Wykaz danych:
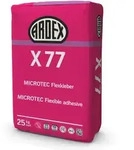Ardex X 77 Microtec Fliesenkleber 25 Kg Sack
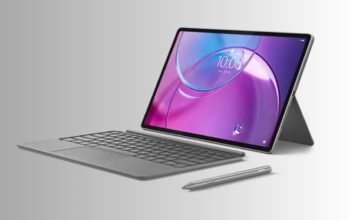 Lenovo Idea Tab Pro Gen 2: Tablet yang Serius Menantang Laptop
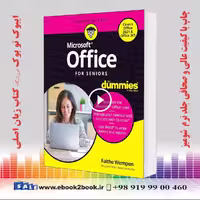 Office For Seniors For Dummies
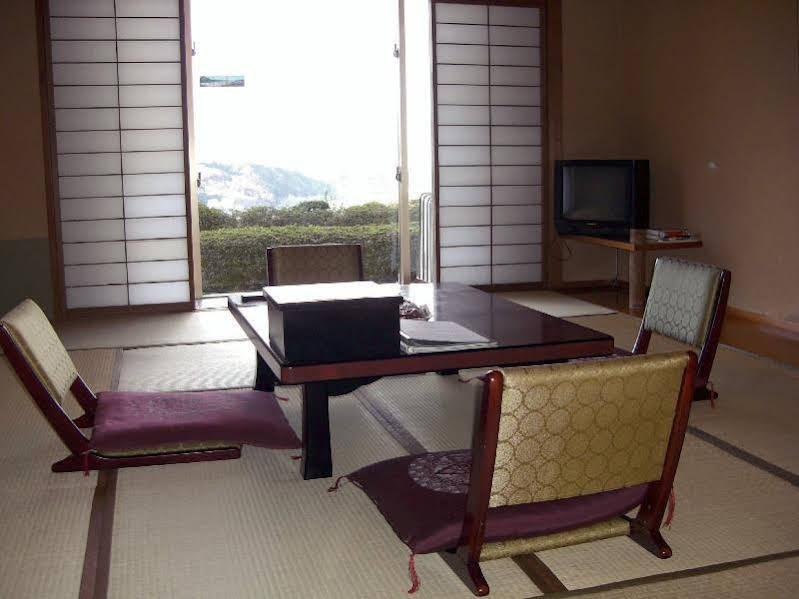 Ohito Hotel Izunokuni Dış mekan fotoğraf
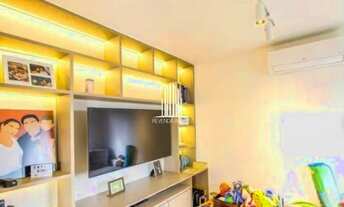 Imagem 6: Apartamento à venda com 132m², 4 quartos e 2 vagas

...

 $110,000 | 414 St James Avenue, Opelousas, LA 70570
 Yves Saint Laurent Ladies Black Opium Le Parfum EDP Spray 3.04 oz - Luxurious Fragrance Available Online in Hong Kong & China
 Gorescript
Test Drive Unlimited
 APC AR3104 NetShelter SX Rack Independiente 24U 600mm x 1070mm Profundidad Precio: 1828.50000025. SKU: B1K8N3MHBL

==

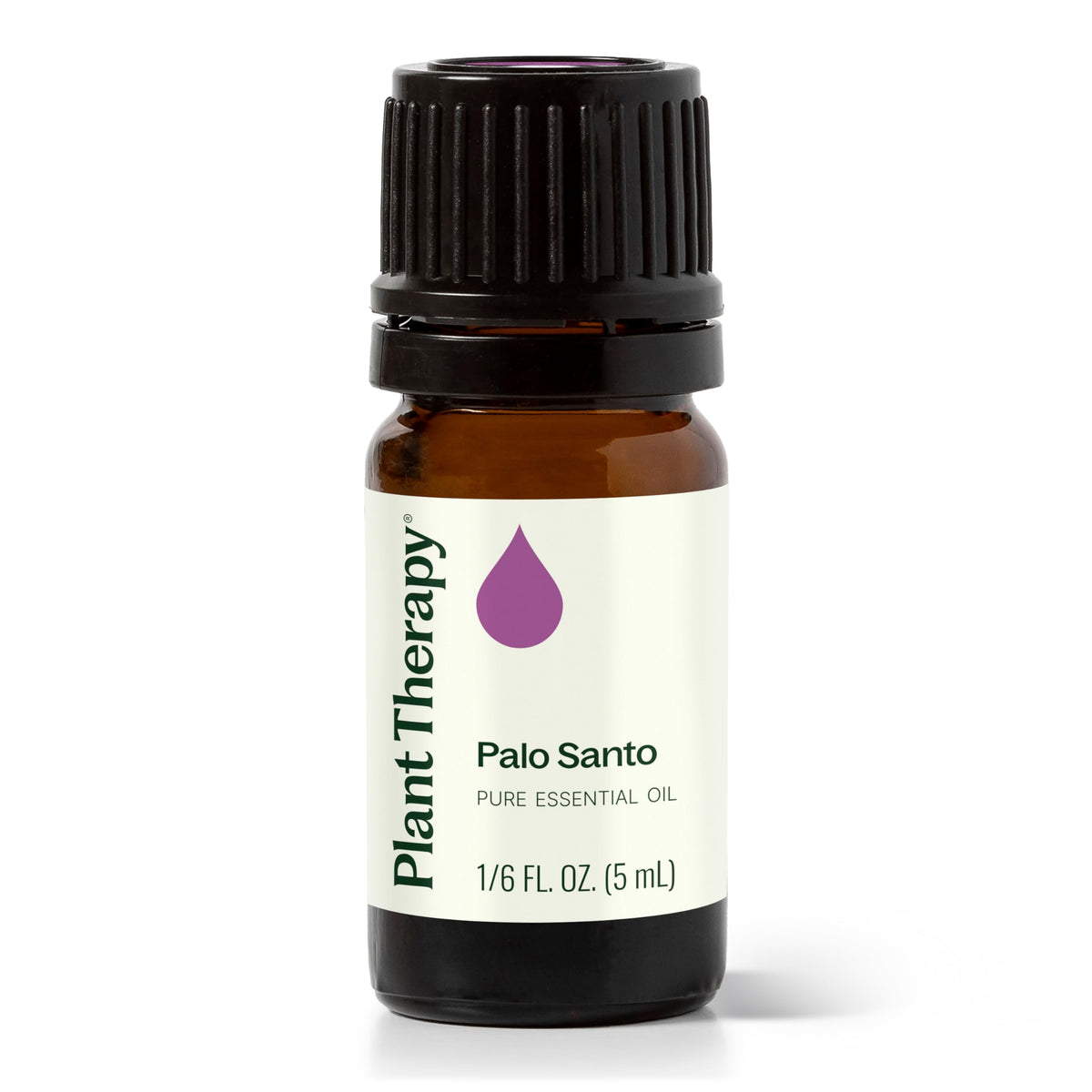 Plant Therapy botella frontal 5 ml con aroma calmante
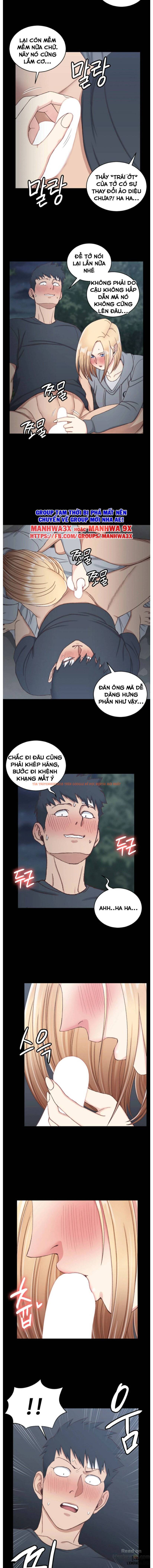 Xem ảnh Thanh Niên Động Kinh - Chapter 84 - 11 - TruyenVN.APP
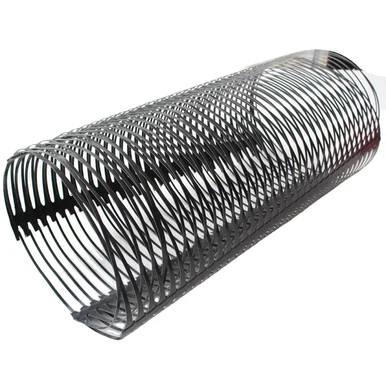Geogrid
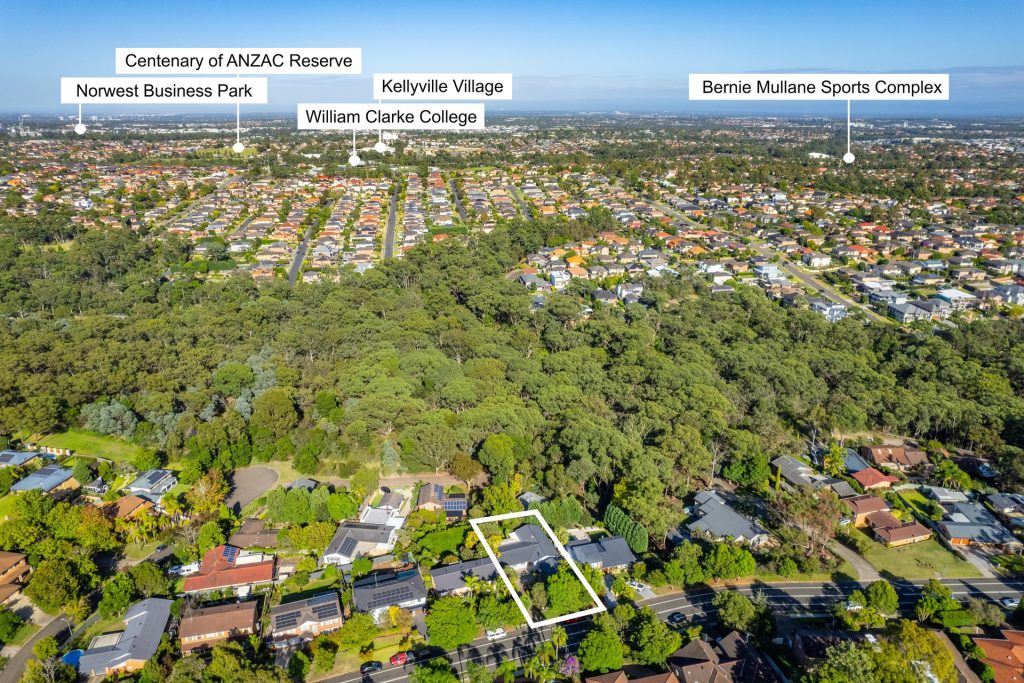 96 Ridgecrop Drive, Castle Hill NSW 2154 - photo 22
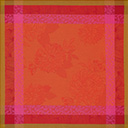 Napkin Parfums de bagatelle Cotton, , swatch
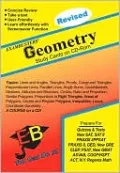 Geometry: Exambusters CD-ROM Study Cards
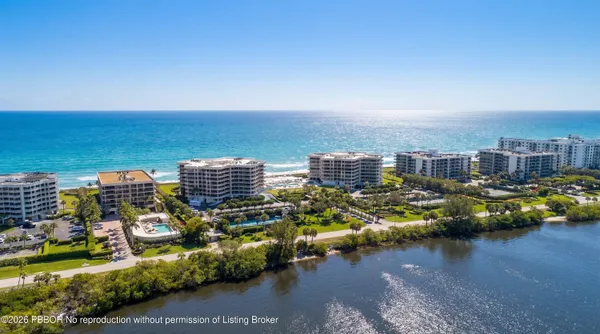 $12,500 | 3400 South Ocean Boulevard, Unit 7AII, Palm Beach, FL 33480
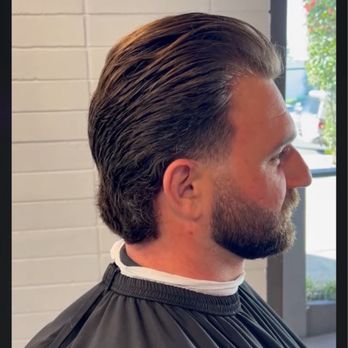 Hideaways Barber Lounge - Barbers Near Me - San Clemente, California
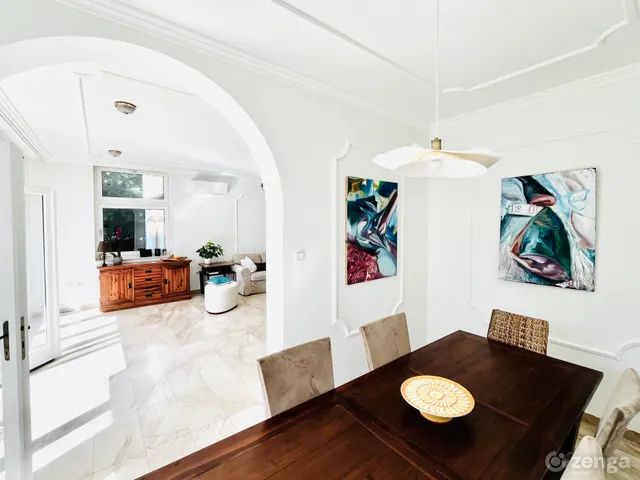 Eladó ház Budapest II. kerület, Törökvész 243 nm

O ćwiczeniu:
Zacytuj dosłownie rekordy powyżej, zaczynając od wiersza zawierającego „Opelousas, LA 70570”, a kończąc na wierszu zawierającym „APC AR3104 NetShelter”, łącznie z oboma.

Rozwiązanie ćwiczenia:
 $110,000 | 414 St James Avenue, Opelousas, LA 70570
 Yves Saint Laurent Ladies Black Opium Le Parfum EDP Spray 3.04 oz - Luxurious Fragrance Available Online in Hong Kong & China
 Gorescript
Test Drive Unlimited
 APC AR3104 NetShelter SX Rack Independiente 24U 600mm x 1070mm Profundidad Precio: 1828.50000025. SKU: B1K8N3MHBL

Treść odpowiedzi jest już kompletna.